- ФРАГМЕНТ ТЕКСТА:
- - - -

Группа в составе двух конгрессменов, генерала в отставке и местного миллиардера могла претендовать на влиятельное положение в любом городе. Были и другие выразители бунтарского настроения Далласа: представители делового мира в ковбойских сапогах, прикреплявшие надпись «Нокаут всем Кеннеди!» на хромированные буфера своих машин; пожилые дамы с обесцвеченными перекисью волосами, вдовы богатых и влиятельных людей, развлекающиеся игрой: «Кого из Кеннеди вы больше всего ненавидите?» (Правильный ответ: 1. Бобби. 2. Джека. 3. Тедди. 4. Джекки); процветающие образованные молодые супружеские пары, собиравшиеся за высокими бокалами виски с содовой в предместьях Далласа Хайленд- парк и Юниверсити-паркг чтобы обменяться анекдотами об убийствах и непристойными сплетнями о семье президента, которые лучше всего рассказывали шутники, имитирующие его бостонский акцент.
Даллас не обладает монополией на ненависть. Критика президента — старый американский обычай. В конце концов президент — это самый крупный в стране объект для критики, и всякое создание культа президента сопровождается образованием его антикульта.
— Запомни, — предостерегал Вудро Вильсон свою дочь во время своего первого срока пребывания на посту президента, когда все у него шло гладко, — вся эта свора только и ждет, чтобы разорвать тебя на части.
Эндрю Джексона изображали нарушителем супружеской верности, Линкольна — обезьяной, Гарри Трумэна — неудачным торговцем галантереей. Томас Джефферсон был «сумасшедшим Томом». Досталось даже Вашингтону.
«Меня обвиняют в том, что я являюсь врагом Америки и нахожусь под влиянием иностранной державы, — писал Вашингтон „сумасшедшему Тому“, — и каждый шаг моего правительства искажается в таких преувеличенных и неприличных выражениях, которые вряд ли можно было бы употребить по отношению к Нерону, общеизвестному банкроту, или даже к обыкновенному карманному вору».
Некоторые из правоверных в однозвездном штате Техас ожидали, что на пост президента вступит некто вроде долговязого киноактера Джона Уэйна с двумя торчащими по бокам кольтами. Этой весной к беженцам с Кубы, живущим в Майами, было обращено следующее широковещательное заявление:
«Лишь в одном случае сможете вы, кубинские патриоты, жить когда-нибудь вновь свободными людьми у себя на родине, руководить кубинским народом и заботиться о его благоденствии так, как это и надлежит делать наиболее способным».
Эта благодать должна была снизойти на них.
«Если бы волею своей господь водворил в Белый дом в течение ближайших нескольких недель техасца, известного как друга всех латиноамериканцев, хотя и вынужденного в нынешних условиях склониться перед захватившими с 1905 года власть в Соединенных Штатах сионистами, подставными лицами и пешками которых являются Джек Кеннеди, Нельсон Рокфеллер и другие члены Совета по международным делам и связанных с ним организаций. Хотя Джонсон и вынужден теперь склоняться перед этими хитрыми и ловкими евреями — покровителями коммунистов, но если бы господь внезапно поднял его на самый вepx, он снова стал бы тем, кем были его любимые отец и дедушка, и вернулся бы к тому, чем они дорожили и чему были преданы — к их принципам и вере».

- - - -

Перепишите отрезок фрагмента о Далласе от «Группа в составе» до «его бостонский акцент.» включительно, поставив «миллионера» вместо «миллиардера».

- ИСХОДНЫЕ ДАННЫЕ:
- - - -

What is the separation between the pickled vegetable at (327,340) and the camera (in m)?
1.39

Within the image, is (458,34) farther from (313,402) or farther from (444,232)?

- - - -

- РЕЗУЛЬТАТ:
Группа в составе двух конгрессменов, генерала в отставке и местного миллионера могла претендовать на влиятельное положение в любом городе. Были и другие выразители бунтарского настроения Далласа: представители делового мира в ковбойских сапогах, прикреплявшие надпись «Нокаут всем Кеннеди!» на хромированные буфера своих машин; пожилые дамы с обесцвеченными перекисью волосами, вдовы богатых и влиятельных людей, развлекающиеся игрой: «Кого из Кеннеди вы больше всего ненавидите?» (Правильный ответ: 1. Бобби. 2. Джека. 3. Тедди. 4. Джекки); процветающие образованные молодые супружеские пары, собиравшиеся за высокими бокалами виски с содовой в предместьях Далласа Хайленд- парк и Юниверсити-паркг чтобы обменяться анекдотами об убийствах и непристойными сплетнями о семье президента, которые лучше всего рассказывали шутники, имитирующие его бостонский акцент.